– — .-. … . -.-. — -.. .

Now, I am sure some of you recognition those seemingly random dots and dashes. And to most of you, they don’t make a bit of sense. But for those trained in ‘CW’ [constant wave] or Morse Code, then you know that it reads ‘Morse Code.’ In an attempt to extend my amateur radio privileges, I need to learn this “new language” and be able to pass a test of 5 WPM [words per minute].

There are many different ways in which to learn code, including countless computer programs, books and CDs that will teach you how to study and make sense out of “dits and dahs.” That is what they actually call the characters, not dots and dashes.
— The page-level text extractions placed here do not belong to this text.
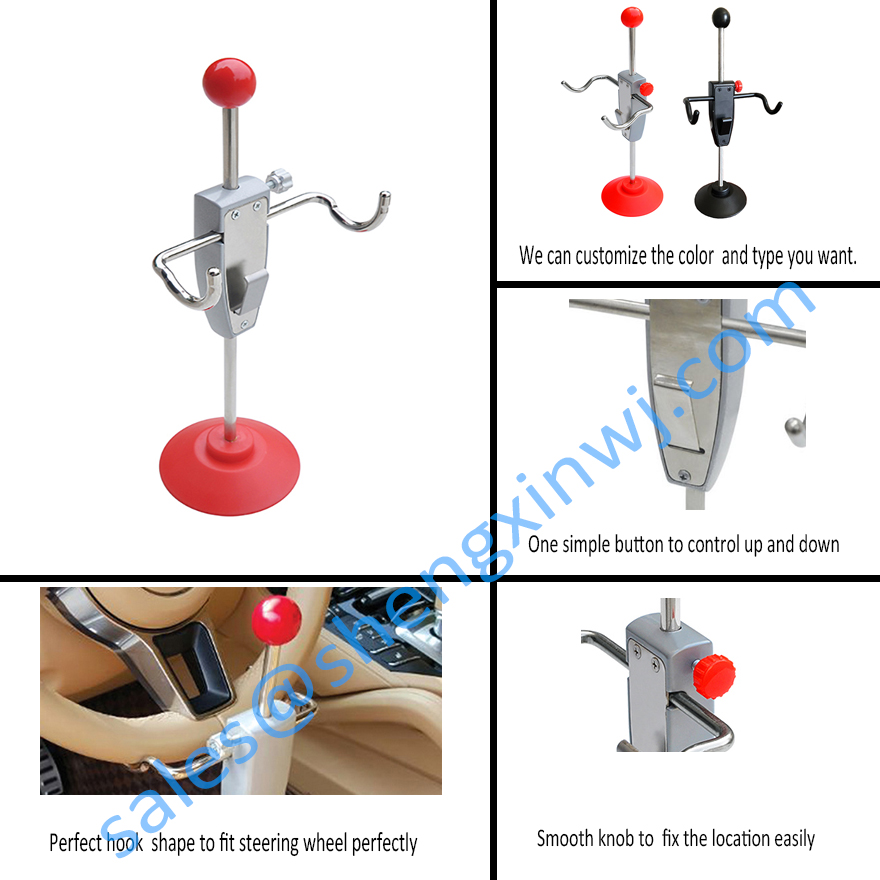 We can customize the color and type you want.

One simple button to control up and down

Perfect hook shape to fit steering wheel perfectly

Smooth knob to fix the location easily

sales@shengxinwj.com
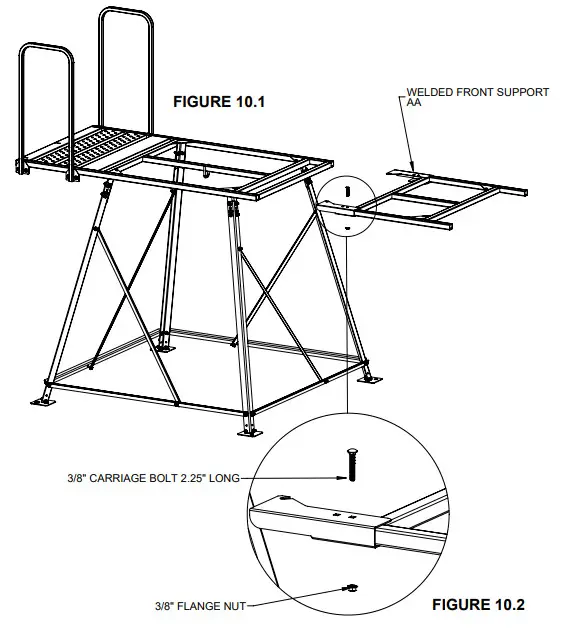 FIGURE 10.1

WELDED FRONT SUPPORT AA

3/8" CARRIAGE BOLT 2.25" LONG

3/8" FLANGE NUT

FIGURE 10.2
I have actually tried to learn morse code one previous time when I was a newly licensed ham back in back in 1995 as KC5NWR in Arlington, Texas. I bought a set of eight cassette tapes from Radio Shack and started listening, but got quickly frustrated and stashed the tapes until I found them late last year while going through boxes of my stuff. Wouldn’t you know it, I start listening to them on the way to work in my truck and the damn tape breaks. So I upgraded. Since Radio Shack no longer sold the tapes, I hit up Ham Radio Outlet in Oakland and picked up a set of CDs.
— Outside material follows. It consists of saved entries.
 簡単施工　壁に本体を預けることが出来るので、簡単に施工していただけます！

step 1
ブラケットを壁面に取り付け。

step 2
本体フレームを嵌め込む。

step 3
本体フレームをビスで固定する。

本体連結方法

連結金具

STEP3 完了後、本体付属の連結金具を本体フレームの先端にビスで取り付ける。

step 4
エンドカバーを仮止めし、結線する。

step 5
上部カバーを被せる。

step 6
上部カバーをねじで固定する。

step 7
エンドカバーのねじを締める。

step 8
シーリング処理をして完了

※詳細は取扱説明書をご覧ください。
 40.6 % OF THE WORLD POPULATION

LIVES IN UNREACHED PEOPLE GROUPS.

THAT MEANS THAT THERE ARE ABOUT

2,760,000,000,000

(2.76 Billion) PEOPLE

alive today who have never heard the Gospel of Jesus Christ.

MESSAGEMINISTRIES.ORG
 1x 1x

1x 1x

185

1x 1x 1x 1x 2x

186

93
In the meantime I have also downloaded about 5 different programs that allow you the luxury of setting up specific parameters in order to copy the code as the characters/words are sent. Now, this is no different than learning a new language. Can you learn to speak 40 words in a foreign language? Morse Code is no different. One method teaches using the dichotomic search where you follow a table, like the one below:

To be honest, I have not studied using this method, but like all it takes is a bit of effort in order to learn code. In the past few days, I have learned the entire alphabet and all the numbers, 0-9. There are also some prosigns that need to be learned. A prosign is a procedural signal that holds a special meaning. One example is AR [.-.-.] that means stop or end of message.
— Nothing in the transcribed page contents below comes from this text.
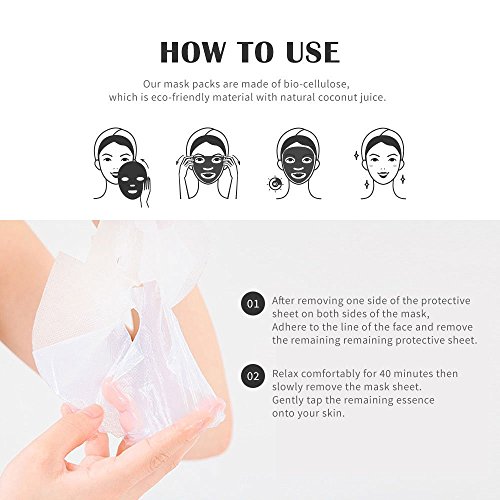 HOW TO USE

Our mask packs are made of bio-cellulose, which is eco-friendly material with natural coconut juice.

01 After removing one side of the protective sheet on both sides of the mask, Adhere to the line of the face and remove the remaining remaining protective sheet.

02 Relax comfortably for 40 minutes then slowly remove the mask sheet. Gently tap the remaining essence onto your skin.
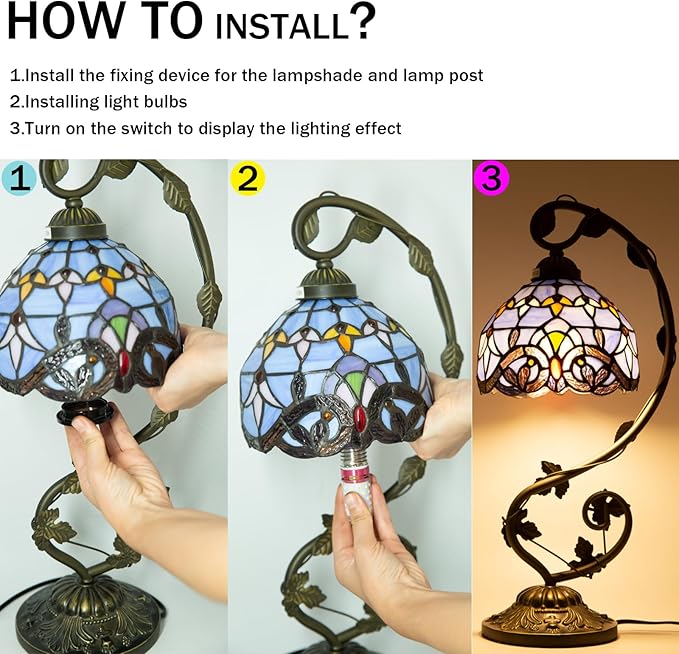 HOW TO INSTALL?

1.Install the fixing device for the lampshade and lamp post
2.Installing light bulbs
3.Turn on the switch to display the lighting effect

1

2

3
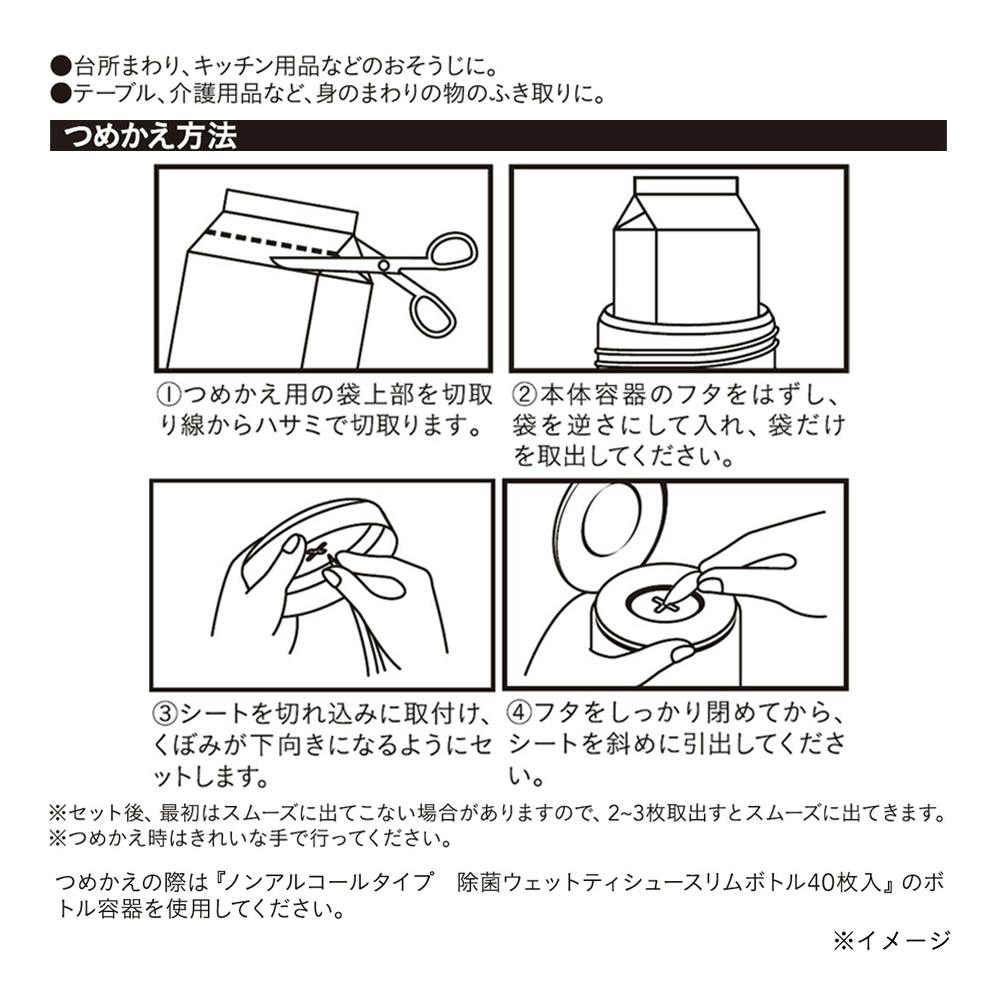 ●台所まわり、キッチン用品などのおそうじに。
●テーブル、介護用品など、身のまわりの物のふき取りに。

つめかえ方法

①つめかえ用の袋上部を切取り線からハサミで切取ります。

②本体容器のフタをはずし、袋を逆さにして入れ、袋だけを取出してください。

③シートを切れ込みに取付け、くぼみが下向きになるようにセットします。

④フタをしっかり閉めてから、シートを斜めに引出してください。

※セット後、最初はスムーズに出てこない場合がありますので、2~3枚取出すとスムーズに出てきます。
※つめかえ時はきれいな手で行ってください。

つめかえの際は『ノンアルコールタイプ　除菌ウェットティシュースリムボトル40枚入』のボトル容器を使用してください。

※イメージ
I have already successfully passed the necessary tests [called Elements] in order to have HF [high frequency] privileges, but it is the knowledge of Morse Code that allows to operate on those frequencies. So until I pass the test, I am very limited as to where I can operate, none of which is too terribly exciting, mostly local contacts using a repeater. I have until November to learn, understand and pass the 5 WPM test or else I will need to retest the written portions because they will expire after 12 months.

I am not worried…too much. I feel I am ahead of the game here, I can be driving along and spot a sign and spell it out in Morse Code. Talk about being a geek! But hearing a letter, such as ‘_..’ and being able to recognize it as ‘D’ is something else and does take some practice, even at 5 WPM for someone just learning or relearning the code.